*Hüseyin Hilmi bin Saîd hazretleri buyuruyor ki:*
Biz her *(Namaz)* dan sonra, onbir *(İhlâs)* okuyoruz. Siz de okuyun kardeşim. Vaktiniz *(Müsâit)* se, her namazdan sonra okumalı.
Vaktiniz *(Yoksa)*, hiç olmazsa günde bir *(Vakit)* okuyun, meselâ *(Sabah)* namâzından sonra.
Bir mü’min *(Sağlam)* sa, ayaklarını başkasına yıkatması *(Haram)* dır, kendisi yıkayacak. Ancak iki kişi müstesnâ. *(Hoca)* sı ve *(Baba)* sı, bunların ayakları yıkanır.
Mehmet Mâsum hazretleri de *(Abdest)* alırken talebesi *(Su)* dökerdi, fakat *(Ayak)* larını ona yıkatmazdı.
Bir gün, tam yüzünü yıkarken, talebenin elinden *(Testi)* yi kapdığı gibi, olanca hızıyla karşıki duvara *(Çarpıyor)* Mübârek.
*(Testi)* paramparça oluyor, *(Çocuk)* hiçbir şey anlamıyor. İki ay sonra, bir *(Talebe)* si, elinde o kırılan *(Testi)* nin parçalarıyla geliyor.
Ve diyor ki: Ben, falan gün, bir *(Orman)* ın içinden geçmek zorunda kaldım. Bir *(Arslan)* tam üzerime atlarken; *(Yetiş yâ hocam!)* dedim.
O anda bir *(Testi)* hızla gelip, arslanın *(Beyni)* ne çarpıp parçalandı. O *(Parça)* ları toplayıp getirdim. Böyle diyor talebesi.
● ● ●
Efendimiz aleyhisselâm, bir gün eshâb-ı kirâma buyurdular ki:
Siz, *(Emr)* olunan şeylerin onda *(Dokuzu)* nu yapar, *(Biri)* ni terketseniz, *(Helâk)* olursunuz. Âhir zamanda gelecek ümmetimse, sâdece onda *(Biri)* ni yapsalar, *(Kurtulur)* lar buyurdu.
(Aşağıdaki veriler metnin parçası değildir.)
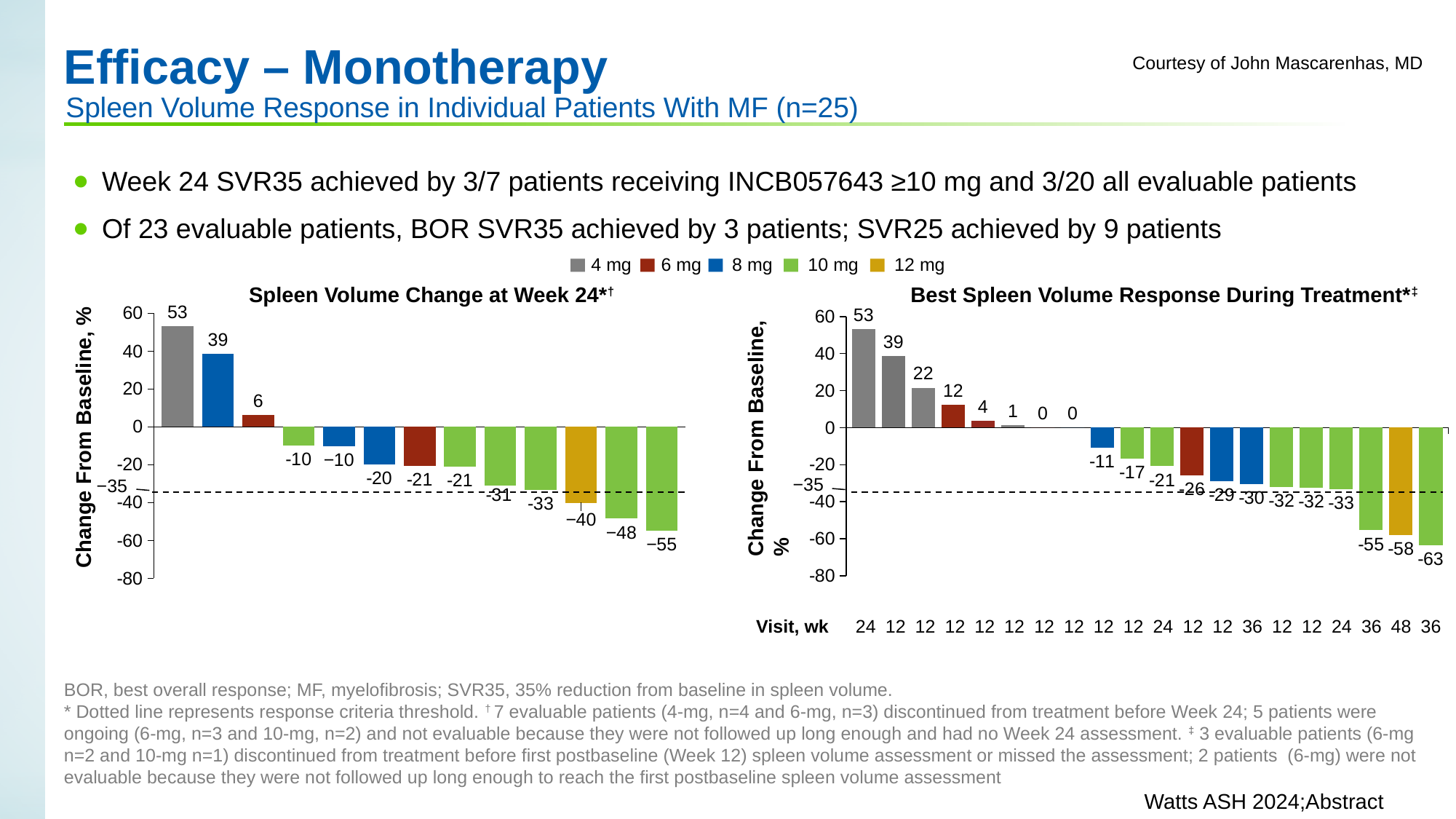
At what value is the dotted response-criteria threshold line drawn in both charts? −35 In the 'Spleen Volume Change at Week 24' chart, what is the difference between the highest and lowest values? 108 In the 'Best Spleen Volume Response During Treatment' chart, what is the value of the 12 mg (gold) bar? -58 How many bars are plotted in the 'Spleen Volume Change at Week 24' chart? 13 How many bars are plotted in the 'Best Spleen Volume Response During Treatment' chart? 20 In the 'Best Spleen Volume Response During Treatment' chart, which is larger: the first bar or the third bar? the first bar (53) What kind of chart is the 'Spleen Volume Change at Week 24' chart? bar chart In the 'Spleen Volume Change at Week 24' chart, what is the lowest value shown? −55 In the 'Spleen Volume Change at Week 24' chart, what is the highest value shown? 53 How many dose groups does the legend list? 5 In the 'Spleen Volume Change at Week 24' chart, what is the value of the 12 mg (gold) bar? −40 In the 'Best Spleen Volume Response During Treatment' chart, what is the lowest value shown? -63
İşte, o onda bir, *(Îmân)* dır efendim, *(Doğru)* îmân, yâni *(Ehl-i sünnet)* îtikâdı.
Niçin böyledir? Çünkü *(Âhir)* zamanda *(Doğru)* yu bilen kalmıyacak. İnsanlar doğruyu *(Kime)* sorsunlar? *(Kim)* den öğrensinler? Doğruyu bilen yok ki.